Therefore, this deal may have sown the seeds of a major political and economic crisis at the heart of Europe, which in the medium and long term further threatens the stability of the eurozone.
Open Europe has responded to the agreement between the Greek government and its private creditors which laid out how much and under what format the country’s massive €360bn debt burden should be written down. The deal involved private sector bondholders agreeing to a 53.5% nominal write-down, while so-called Collective Action Clauses (CACs) will be used meaning that Greece is now technically in a state of default – precisely what EU leaders have spent two years trying to avoid. While marking a small step forward, Open Europe notes that the deal is unlikely to save Greece, and that the country is still on course for a full default in three years’ time, if not sooner.
Open Europe’s Head of Economic Research Raoul Ruparel said,
“With the use of CACs Greece has entered a coercive restructuring or default – something which Greece and the eurozone have spent two years trying to avoid. While the financial markets can handle the triggering of CDS that this will entail, at some point serious questions need to be asked over the amount of time and money which policymakers have wasted on what has ultimately amounted to a failed policy. Instead, Greece should have undergone a full restructuring combined with a series of pro-growth measures.”
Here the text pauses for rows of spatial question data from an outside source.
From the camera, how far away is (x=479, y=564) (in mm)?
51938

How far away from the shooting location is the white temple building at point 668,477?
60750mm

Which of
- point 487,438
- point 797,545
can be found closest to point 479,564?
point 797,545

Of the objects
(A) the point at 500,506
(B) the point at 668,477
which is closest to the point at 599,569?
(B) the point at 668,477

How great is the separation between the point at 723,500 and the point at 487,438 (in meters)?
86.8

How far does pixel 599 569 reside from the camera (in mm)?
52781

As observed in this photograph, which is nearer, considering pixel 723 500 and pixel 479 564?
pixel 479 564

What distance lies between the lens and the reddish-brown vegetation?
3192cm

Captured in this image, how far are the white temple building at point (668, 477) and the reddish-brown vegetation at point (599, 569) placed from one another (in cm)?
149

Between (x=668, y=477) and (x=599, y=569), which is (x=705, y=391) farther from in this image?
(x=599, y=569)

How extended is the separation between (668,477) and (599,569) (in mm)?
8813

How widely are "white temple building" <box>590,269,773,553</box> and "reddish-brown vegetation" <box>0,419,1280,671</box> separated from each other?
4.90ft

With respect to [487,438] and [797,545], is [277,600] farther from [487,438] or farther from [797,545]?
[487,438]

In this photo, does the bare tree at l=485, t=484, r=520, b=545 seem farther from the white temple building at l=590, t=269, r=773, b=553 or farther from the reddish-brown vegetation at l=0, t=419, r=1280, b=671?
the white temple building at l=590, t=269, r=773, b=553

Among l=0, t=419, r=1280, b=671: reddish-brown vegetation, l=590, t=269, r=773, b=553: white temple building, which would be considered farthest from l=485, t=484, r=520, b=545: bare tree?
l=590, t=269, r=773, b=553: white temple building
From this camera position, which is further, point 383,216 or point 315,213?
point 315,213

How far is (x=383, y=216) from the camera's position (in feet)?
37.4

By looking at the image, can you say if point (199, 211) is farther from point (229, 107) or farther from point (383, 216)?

“There will be plenty of optimism in the corridors of power around the eurozone today, some of it justified – Greece has avoided a chaotic and unpredictable meltdown. However, this deal could end up being a pyrrhic victory: the debt relief for Greece is far too small which means that another default could be around the corner, while the austerity targets are wholly unrealistic and kill off growth prospects. Furthermore, Greece’s debt will end up being almost completely owned by eurozone taxpayers and by exempting official taxpayer-backed institutions from the write-down, the deal has created a distorted, two-tier bond market.”